» **GIVEN RECORDS**:
════

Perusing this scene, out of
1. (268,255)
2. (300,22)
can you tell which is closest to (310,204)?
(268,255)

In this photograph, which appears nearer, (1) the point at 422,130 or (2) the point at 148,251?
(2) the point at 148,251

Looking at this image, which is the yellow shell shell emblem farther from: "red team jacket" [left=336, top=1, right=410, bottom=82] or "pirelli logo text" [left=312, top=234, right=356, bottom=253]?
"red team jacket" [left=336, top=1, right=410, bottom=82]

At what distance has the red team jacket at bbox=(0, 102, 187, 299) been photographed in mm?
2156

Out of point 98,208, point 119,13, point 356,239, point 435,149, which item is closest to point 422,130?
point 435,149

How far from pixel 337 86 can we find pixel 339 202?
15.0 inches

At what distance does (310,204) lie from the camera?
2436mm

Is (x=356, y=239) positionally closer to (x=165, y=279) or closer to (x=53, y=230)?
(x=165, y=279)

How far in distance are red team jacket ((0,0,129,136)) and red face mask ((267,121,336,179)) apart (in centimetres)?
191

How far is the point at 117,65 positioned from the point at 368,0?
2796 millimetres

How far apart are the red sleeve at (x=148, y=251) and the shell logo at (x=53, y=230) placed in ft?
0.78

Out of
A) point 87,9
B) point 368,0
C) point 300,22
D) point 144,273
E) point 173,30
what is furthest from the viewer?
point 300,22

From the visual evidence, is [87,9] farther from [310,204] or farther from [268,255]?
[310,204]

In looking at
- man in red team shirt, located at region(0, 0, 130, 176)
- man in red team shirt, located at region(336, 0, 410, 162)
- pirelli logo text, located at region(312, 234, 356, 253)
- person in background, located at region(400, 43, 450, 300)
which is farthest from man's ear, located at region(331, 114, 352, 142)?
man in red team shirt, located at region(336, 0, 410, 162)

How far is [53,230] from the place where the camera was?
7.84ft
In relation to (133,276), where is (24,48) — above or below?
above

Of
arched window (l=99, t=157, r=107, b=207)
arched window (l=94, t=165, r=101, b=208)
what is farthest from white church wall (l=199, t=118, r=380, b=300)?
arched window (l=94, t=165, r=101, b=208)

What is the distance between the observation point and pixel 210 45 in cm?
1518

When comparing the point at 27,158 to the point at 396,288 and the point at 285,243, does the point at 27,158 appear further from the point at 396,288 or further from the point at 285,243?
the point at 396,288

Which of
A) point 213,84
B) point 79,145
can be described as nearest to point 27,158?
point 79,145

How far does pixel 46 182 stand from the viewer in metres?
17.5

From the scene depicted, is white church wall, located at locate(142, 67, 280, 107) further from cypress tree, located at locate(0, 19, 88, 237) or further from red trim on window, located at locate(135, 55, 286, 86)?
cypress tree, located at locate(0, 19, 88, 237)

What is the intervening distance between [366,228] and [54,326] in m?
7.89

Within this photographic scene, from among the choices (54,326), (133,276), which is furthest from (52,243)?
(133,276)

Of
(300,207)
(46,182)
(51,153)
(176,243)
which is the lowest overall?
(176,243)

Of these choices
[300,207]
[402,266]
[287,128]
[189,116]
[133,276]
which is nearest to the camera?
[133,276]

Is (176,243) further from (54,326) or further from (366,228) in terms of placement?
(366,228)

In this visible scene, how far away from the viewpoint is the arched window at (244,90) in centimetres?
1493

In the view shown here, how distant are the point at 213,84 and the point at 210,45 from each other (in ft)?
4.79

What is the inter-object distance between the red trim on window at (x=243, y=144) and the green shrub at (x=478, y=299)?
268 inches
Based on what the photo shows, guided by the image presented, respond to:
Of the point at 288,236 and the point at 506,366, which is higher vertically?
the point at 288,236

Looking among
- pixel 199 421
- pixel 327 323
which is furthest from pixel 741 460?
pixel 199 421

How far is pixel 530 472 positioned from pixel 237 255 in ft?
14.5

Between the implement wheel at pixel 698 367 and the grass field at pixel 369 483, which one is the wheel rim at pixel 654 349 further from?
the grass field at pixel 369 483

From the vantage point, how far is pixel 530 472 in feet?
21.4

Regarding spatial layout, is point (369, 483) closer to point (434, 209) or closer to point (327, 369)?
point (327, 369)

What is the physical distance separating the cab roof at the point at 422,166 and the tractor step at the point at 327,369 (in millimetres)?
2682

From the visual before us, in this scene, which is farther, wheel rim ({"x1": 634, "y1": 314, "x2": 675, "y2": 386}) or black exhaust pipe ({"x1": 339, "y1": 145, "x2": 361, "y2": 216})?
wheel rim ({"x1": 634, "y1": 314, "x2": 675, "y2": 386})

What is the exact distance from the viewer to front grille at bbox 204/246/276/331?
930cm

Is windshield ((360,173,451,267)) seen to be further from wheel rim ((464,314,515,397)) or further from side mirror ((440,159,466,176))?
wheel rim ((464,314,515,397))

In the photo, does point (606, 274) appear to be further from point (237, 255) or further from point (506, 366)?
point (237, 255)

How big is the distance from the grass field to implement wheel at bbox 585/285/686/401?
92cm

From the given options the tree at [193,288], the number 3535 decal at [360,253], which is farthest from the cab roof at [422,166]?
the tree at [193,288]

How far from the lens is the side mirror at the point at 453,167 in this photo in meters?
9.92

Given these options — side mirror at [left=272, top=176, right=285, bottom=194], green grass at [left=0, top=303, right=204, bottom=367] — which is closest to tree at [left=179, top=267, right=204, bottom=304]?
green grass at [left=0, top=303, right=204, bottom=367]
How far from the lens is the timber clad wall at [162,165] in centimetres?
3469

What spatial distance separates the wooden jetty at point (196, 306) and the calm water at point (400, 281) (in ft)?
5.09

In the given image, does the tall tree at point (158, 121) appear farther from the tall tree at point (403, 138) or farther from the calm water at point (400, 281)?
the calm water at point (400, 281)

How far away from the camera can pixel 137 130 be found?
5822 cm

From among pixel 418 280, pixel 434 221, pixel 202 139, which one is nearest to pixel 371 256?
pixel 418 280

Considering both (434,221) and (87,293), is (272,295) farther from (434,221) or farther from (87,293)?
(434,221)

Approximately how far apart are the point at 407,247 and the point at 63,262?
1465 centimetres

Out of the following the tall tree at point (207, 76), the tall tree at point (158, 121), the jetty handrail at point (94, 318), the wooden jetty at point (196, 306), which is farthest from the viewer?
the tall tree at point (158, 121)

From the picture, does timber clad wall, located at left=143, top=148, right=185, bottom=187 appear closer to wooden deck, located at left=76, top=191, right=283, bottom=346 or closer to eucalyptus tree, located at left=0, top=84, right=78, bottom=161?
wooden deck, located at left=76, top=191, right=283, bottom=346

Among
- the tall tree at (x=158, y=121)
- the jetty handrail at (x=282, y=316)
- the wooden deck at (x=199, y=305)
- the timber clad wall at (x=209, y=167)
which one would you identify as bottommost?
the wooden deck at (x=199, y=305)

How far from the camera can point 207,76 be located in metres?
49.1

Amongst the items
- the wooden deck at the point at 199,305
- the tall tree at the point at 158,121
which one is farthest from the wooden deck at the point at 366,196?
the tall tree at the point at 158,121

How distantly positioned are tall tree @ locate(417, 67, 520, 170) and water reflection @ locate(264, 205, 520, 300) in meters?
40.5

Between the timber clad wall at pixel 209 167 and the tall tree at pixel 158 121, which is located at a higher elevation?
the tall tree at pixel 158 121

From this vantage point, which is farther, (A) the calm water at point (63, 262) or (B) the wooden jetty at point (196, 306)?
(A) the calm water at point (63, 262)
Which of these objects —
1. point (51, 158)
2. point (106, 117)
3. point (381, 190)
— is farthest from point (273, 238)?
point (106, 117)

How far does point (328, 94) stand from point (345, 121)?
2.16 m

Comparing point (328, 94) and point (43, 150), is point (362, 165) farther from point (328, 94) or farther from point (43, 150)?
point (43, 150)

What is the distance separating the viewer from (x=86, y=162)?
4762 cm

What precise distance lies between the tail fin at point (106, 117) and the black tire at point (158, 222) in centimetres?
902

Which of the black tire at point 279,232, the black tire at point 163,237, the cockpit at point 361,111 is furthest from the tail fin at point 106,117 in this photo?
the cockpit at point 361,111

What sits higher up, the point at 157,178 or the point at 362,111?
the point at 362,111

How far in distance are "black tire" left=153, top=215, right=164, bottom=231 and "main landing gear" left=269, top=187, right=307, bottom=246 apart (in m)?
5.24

════

» **TASK BRIEF**: Quote the records from the line with "What spatial distance" up to and including the line with "1465 centimetres", repeating those lines exactly.

» **TASK SOLUTION**:
What spatial distance separates the wooden jetty at point (196, 306) and the calm water at point (400, 281) (in ft)?
5.09

In the given image, does the tall tree at point (158, 121) appear farther from the tall tree at point (403, 138) or farther from the calm water at point (400, 281)?
the calm water at point (400, 281)

How far away from the camera can pixel 137 130 be found?
5822 cm

From among pixel 418 280, pixel 434 221, pixel 202 139, which one is nearest to pixel 371 256?
pixel 418 280

Considering both (434,221) and (87,293), is (272,295) farther from (434,221) or farther from (87,293)?
(434,221)

Approximately how far apart are the point at 407,247 and the point at 63,262?
1465 centimetres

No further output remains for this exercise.